PASSAGE TO READ —
━━━━━━

[/

Boost.Optional

Copyright (c) 2003-2007 Fernando Luis Cacciola Carballal

Copyright (c) 2024 andrzej Krzemieński

Distributed under the Boost Software License, Version 1.0.

(See accompanying file LICENSE_1_0.txt or copy at

http://www.boost.org/LICENSE_1_0.txt)

]

[section Design Goals]

In C++ you can create an automatic object of a scalar type, and manipulate it,

without assigning it the initial value.

{

int i; // indeterminate value

populate(&i);

cout << i;

}

Such an object is said to have ['indeterminate value]. If you subsequently

assign a proper value to the object, all is fine; but if the program tries to

read an indeterminate value, this is ['undefined behavior'], and since C++26

this is ['erroneous behavior].

In any case, the program is now likely to do something else than what the

programmer intended. In case you have some object `i`, and you do not know if it

has an indeterminate value, or a normal, intended, value, there is no way to

check it, because the checking would require reading the value.

This is one of the primary problems that `optional` was intended to address: so

that you may have a type that knows whether it has been assigned a proper value,

and it can tell you that if requested.

In the case of type `int` the internal representation of such a class could be:

class OptionalInt

{

bool _has_value = false;

int _value;

};

In the general case, the internal representation is something equivalent to:

template <typename T>

class Optional

{

bool _has_value = false;

alignas(T) char _value [sizeof(T)];

};

or:

template <typename T>

class Optional

{

bool _has_value = false;

union {

T _value;

DummyType _non_value;

};

};

Next, because we need to pass around these "optional" `int`s as normal `int`s,

like returning them from functions, when copying, we need to copy `_has_value`,

which indicates whether we have the value or not, and, if we do have value, and

only then, to also copy `_value`.

This means that our type requires ['deep copy] semantics.

━━━━━━

(Part of a data file)

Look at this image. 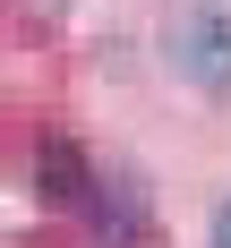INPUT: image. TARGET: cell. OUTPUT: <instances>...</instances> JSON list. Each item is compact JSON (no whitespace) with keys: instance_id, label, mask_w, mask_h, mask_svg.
Segmentation results:
<instances>
[{"instance_id":"6da1fadb","label":"cell","mask_w":231,"mask_h":248,"mask_svg":"<svg viewBox=\"0 0 231 248\" xmlns=\"http://www.w3.org/2000/svg\"><path fill=\"white\" fill-rule=\"evenodd\" d=\"M171 60L197 94H231V9L223 0H188L171 26Z\"/></svg>"},{"instance_id":"7a4b0ae2","label":"cell","mask_w":231,"mask_h":248,"mask_svg":"<svg viewBox=\"0 0 231 248\" xmlns=\"http://www.w3.org/2000/svg\"><path fill=\"white\" fill-rule=\"evenodd\" d=\"M34 197H43L51 214H94V197H103L94 154L69 146V137H43V146H34Z\"/></svg>"},{"instance_id":"3957f363","label":"cell","mask_w":231,"mask_h":248,"mask_svg":"<svg viewBox=\"0 0 231 248\" xmlns=\"http://www.w3.org/2000/svg\"><path fill=\"white\" fill-rule=\"evenodd\" d=\"M17 17L26 26H51V17H69V0H17Z\"/></svg>"},{"instance_id":"277c9868","label":"cell","mask_w":231,"mask_h":248,"mask_svg":"<svg viewBox=\"0 0 231 248\" xmlns=\"http://www.w3.org/2000/svg\"><path fill=\"white\" fill-rule=\"evenodd\" d=\"M214 248H231V197H223V214H214Z\"/></svg>"}]
</instances>
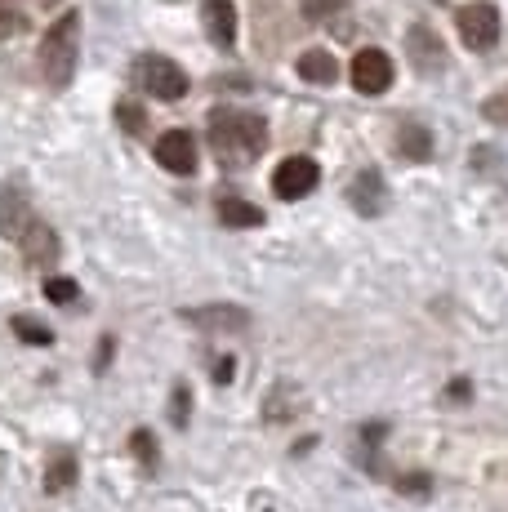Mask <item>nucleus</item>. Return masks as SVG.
<instances>
[{
	"label": "nucleus",
	"mask_w": 508,
	"mask_h": 512,
	"mask_svg": "<svg viewBox=\"0 0 508 512\" xmlns=\"http://www.w3.org/2000/svg\"><path fill=\"white\" fill-rule=\"evenodd\" d=\"M9 32H18V18L9 9H0V36H9Z\"/></svg>",
	"instance_id": "obj_26"
},
{
	"label": "nucleus",
	"mask_w": 508,
	"mask_h": 512,
	"mask_svg": "<svg viewBox=\"0 0 508 512\" xmlns=\"http://www.w3.org/2000/svg\"><path fill=\"white\" fill-rule=\"evenodd\" d=\"M156 161L170 174H179V179L197 170V139H192V130H165L156 139Z\"/></svg>",
	"instance_id": "obj_8"
},
{
	"label": "nucleus",
	"mask_w": 508,
	"mask_h": 512,
	"mask_svg": "<svg viewBox=\"0 0 508 512\" xmlns=\"http://www.w3.org/2000/svg\"><path fill=\"white\" fill-rule=\"evenodd\" d=\"M201 23H205V36H210L219 49L237 45V5H232V0H205Z\"/></svg>",
	"instance_id": "obj_9"
},
{
	"label": "nucleus",
	"mask_w": 508,
	"mask_h": 512,
	"mask_svg": "<svg viewBox=\"0 0 508 512\" xmlns=\"http://www.w3.org/2000/svg\"><path fill=\"white\" fill-rule=\"evenodd\" d=\"M188 321H201V326H223V330H237L246 326V312L232 308V303H214V308H201V312H188Z\"/></svg>",
	"instance_id": "obj_16"
},
{
	"label": "nucleus",
	"mask_w": 508,
	"mask_h": 512,
	"mask_svg": "<svg viewBox=\"0 0 508 512\" xmlns=\"http://www.w3.org/2000/svg\"><path fill=\"white\" fill-rule=\"evenodd\" d=\"M72 486H76V455L72 450H63V455L45 468V490L58 495V490H72Z\"/></svg>",
	"instance_id": "obj_17"
},
{
	"label": "nucleus",
	"mask_w": 508,
	"mask_h": 512,
	"mask_svg": "<svg viewBox=\"0 0 508 512\" xmlns=\"http://www.w3.org/2000/svg\"><path fill=\"white\" fill-rule=\"evenodd\" d=\"M348 201H353V210L357 214H366V219H375L379 210H384V201H388V183H384V174L379 170H361L353 187H348Z\"/></svg>",
	"instance_id": "obj_11"
},
{
	"label": "nucleus",
	"mask_w": 508,
	"mask_h": 512,
	"mask_svg": "<svg viewBox=\"0 0 508 512\" xmlns=\"http://www.w3.org/2000/svg\"><path fill=\"white\" fill-rule=\"evenodd\" d=\"M455 27H459V41H464L473 54H486V49L500 45V9L491 0H473L455 14Z\"/></svg>",
	"instance_id": "obj_4"
},
{
	"label": "nucleus",
	"mask_w": 508,
	"mask_h": 512,
	"mask_svg": "<svg viewBox=\"0 0 508 512\" xmlns=\"http://www.w3.org/2000/svg\"><path fill=\"white\" fill-rule=\"evenodd\" d=\"M27 223H32V210H27L23 183H5L0 187V236L18 241V236L27 232Z\"/></svg>",
	"instance_id": "obj_10"
},
{
	"label": "nucleus",
	"mask_w": 508,
	"mask_h": 512,
	"mask_svg": "<svg viewBox=\"0 0 508 512\" xmlns=\"http://www.w3.org/2000/svg\"><path fill=\"white\" fill-rule=\"evenodd\" d=\"M174 428H188V388H174Z\"/></svg>",
	"instance_id": "obj_23"
},
{
	"label": "nucleus",
	"mask_w": 508,
	"mask_h": 512,
	"mask_svg": "<svg viewBox=\"0 0 508 512\" xmlns=\"http://www.w3.org/2000/svg\"><path fill=\"white\" fill-rule=\"evenodd\" d=\"M210 147L223 165H250L268 147V121L241 107H214L210 112Z\"/></svg>",
	"instance_id": "obj_1"
},
{
	"label": "nucleus",
	"mask_w": 508,
	"mask_h": 512,
	"mask_svg": "<svg viewBox=\"0 0 508 512\" xmlns=\"http://www.w3.org/2000/svg\"><path fill=\"white\" fill-rule=\"evenodd\" d=\"M406 54H410V67H415L419 76H442L446 72V45L428 23H415L406 32Z\"/></svg>",
	"instance_id": "obj_7"
},
{
	"label": "nucleus",
	"mask_w": 508,
	"mask_h": 512,
	"mask_svg": "<svg viewBox=\"0 0 508 512\" xmlns=\"http://www.w3.org/2000/svg\"><path fill=\"white\" fill-rule=\"evenodd\" d=\"M482 116H486L491 125H500V130H508V90L486 98V103H482Z\"/></svg>",
	"instance_id": "obj_20"
},
{
	"label": "nucleus",
	"mask_w": 508,
	"mask_h": 512,
	"mask_svg": "<svg viewBox=\"0 0 508 512\" xmlns=\"http://www.w3.org/2000/svg\"><path fill=\"white\" fill-rule=\"evenodd\" d=\"M348 81H353L357 94L379 98L388 85H393V58H388L384 49H357L353 67H348Z\"/></svg>",
	"instance_id": "obj_5"
},
{
	"label": "nucleus",
	"mask_w": 508,
	"mask_h": 512,
	"mask_svg": "<svg viewBox=\"0 0 508 512\" xmlns=\"http://www.w3.org/2000/svg\"><path fill=\"white\" fill-rule=\"evenodd\" d=\"M321 183V165L312 156H286V161L272 170V192L281 201H304L312 187Z\"/></svg>",
	"instance_id": "obj_6"
},
{
	"label": "nucleus",
	"mask_w": 508,
	"mask_h": 512,
	"mask_svg": "<svg viewBox=\"0 0 508 512\" xmlns=\"http://www.w3.org/2000/svg\"><path fill=\"white\" fill-rule=\"evenodd\" d=\"M402 490L406 495H415V490L419 495H428V477H402Z\"/></svg>",
	"instance_id": "obj_25"
},
{
	"label": "nucleus",
	"mask_w": 508,
	"mask_h": 512,
	"mask_svg": "<svg viewBox=\"0 0 508 512\" xmlns=\"http://www.w3.org/2000/svg\"><path fill=\"white\" fill-rule=\"evenodd\" d=\"M397 152L406 156V161H419L424 165L428 156H433V130L419 121H402L397 125Z\"/></svg>",
	"instance_id": "obj_14"
},
{
	"label": "nucleus",
	"mask_w": 508,
	"mask_h": 512,
	"mask_svg": "<svg viewBox=\"0 0 508 512\" xmlns=\"http://www.w3.org/2000/svg\"><path fill=\"white\" fill-rule=\"evenodd\" d=\"M18 245H23V254L36 263V268H50V263H58V236H54L50 223L32 219V223H27V232L18 236Z\"/></svg>",
	"instance_id": "obj_12"
},
{
	"label": "nucleus",
	"mask_w": 508,
	"mask_h": 512,
	"mask_svg": "<svg viewBox=\"0 0 508 512\" xmlns=\"http://www.w3.org/2000/svg\"><path fill=\"white\" fill-rule=\"evenodd\" d=\"M112 352H116V339H112V334H107V339H103V352H99V370L107 366V361H112Z\"/></svg>",
	"instance_id": "obj_27"
},
{
	"label": "nucleus",
	"mask_w": 508,
	"mask_h": 512,
	"mask_svg": "<svg viewBox=\"0 0 508 512\" xmlns=\"http://www.w3.org/2000/svg\"><path fill=\"white\" fill-rule=\"evenodd\" d=\"M76 58H81V14H76V9H67L50 32H45V45H41L45 81H50L54 90H67V85H72Z\"/></svg>",
	"instance_id": "obj_2"
},
{
	"label": "nucleus",
	"mask_w": 508,
	"mask_h": 512,
	"mask_svg": "<svg viewBox=\"0 0 508 512\" xmlns=\"http://www.w3.org/2000/svg\"><path fill=\"white\" fill-rule=\"evenodd\" d=\"M45 299L50 303H76L81 299V285L72 277H45Z\"/></svg>",
	"instance_id": "obj_19"
},
{
	"label": "nucleus",
	"mask_w": 508,
	"mask_h": 512,
	"mask_svg": "<svg viewBox=\"0 0 508 512\" xmlns=\"http://www.w3.org/2000/svg\"><path fill=\"white\" fill-rule=\"evenodd\" d=\"M232 370H237V357H219V366H214V383H232Z\"/></svg>",
	"instance_id": "obj_24"
},
{
	"label": "nucleus",
	"mask_w": 508,
	"mask_h": 512,
	"mask_svg": "<svg viewBox=\"0 0 508 512\" xmlns=\"http://www.w3.org/2000/svg\"><path fill=\"white\" fill-rule=\"evenodd\" d=\"M116 116H121V125L130 134H143V125H148V121H143V107H134V103H121V107H116Z\"/></svg>",
	"instance_id": "obj_22"
},
{
	"label": "nucleus",
	"mask_w": 508,
	"mask_h": 512,
	"mask_svg": "<svg viewBox=\"0 0 508 512\" xmlns=\"http://www.w3.org/2000/svg\"><path fill=\"white\" fill-rule=\"evenodd\" d=\"M130 446H134V455H139L143 464L156 468V437H152L148 428H139V432H134V441H130Z\"/></svg>",
	"instance_id": "obj_21"
},
{
	"label": "nucleus",
	"mask_w": 508,
	"mask_h": 512,
	"mask_svg": "<svg viewBox=\"0 0 508 512\" xmlns=\"http://www.w3.org/2000/svg\"><path fill=\"white\" fill-rule=\"evenodd\" d=\"M219 223L223 228H263V210L259 205H250L246 196L223 192L219 196Z\"/></svg>",
	"instance_id": "obj_13"
},
{
	"label": "nucleus",
	"mask_w": 508,
	"mask_h": 512,
	"mask_svg": "<svg viewBox=\"0 0 508 512\" xmlns=\"http://www.w3.org/2000/svg\"><path fill=\"white\" fill-rule=\"evenodd\" d=\"M14 334L23 343H32V348H50V343H54L50 326H41V321H32V317H14Z\"/></svg>",
	"instance_id": "obj_18"
},
{
	"label": "nucleus",
	"mask_w": 508,
	"mask_h": 512,
	"mask_svg": "<svg viewBox=\"0 0 508 512\" xmlns=\"http://www.w3.org/2000/svg\"><path fill=\"white\" fill-rule=\"evenodd\" d=\"M134 81L148 98H161V103H179L188 94V72H183L174 58L165 54H139L134 58Z\"/></svg>",
	"instance_id": "obj_3"
},
{
	"label": "nucleus",
	"mask_w": 508,
	"mask_h": 512,
	"mask_svg": "<svg viewBox=\"0 0 508 512\" xmlns=\"http://www.w3.org/2000/svg\"><path fill=\"white\" fill-rule=\"evenodd\" d=\"M299 76H304L308 85H335L339 81V63L330 49H308V54H299Z\"/></svg>",
	"instance_id": "obj_15"
}]
</instances>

━━━━━━

SET OF TASKS —
1. Translate this sentence from the Boost.Optional design goals into Spanish: "This means that our type requires deep copy semantics."
2. In one to three sentences, explain why the Boost.Optional design goals say there is no way to check whether an object `i` holds an indeterminate value.

FULL ANSWERS —
1. Esto significa que nuestro tipo requiere semántica de copia profunda.

2. Checking would require reading the value. Reading an indeterminate value is undefined behavior, and since C++26 it is erroneous behavior.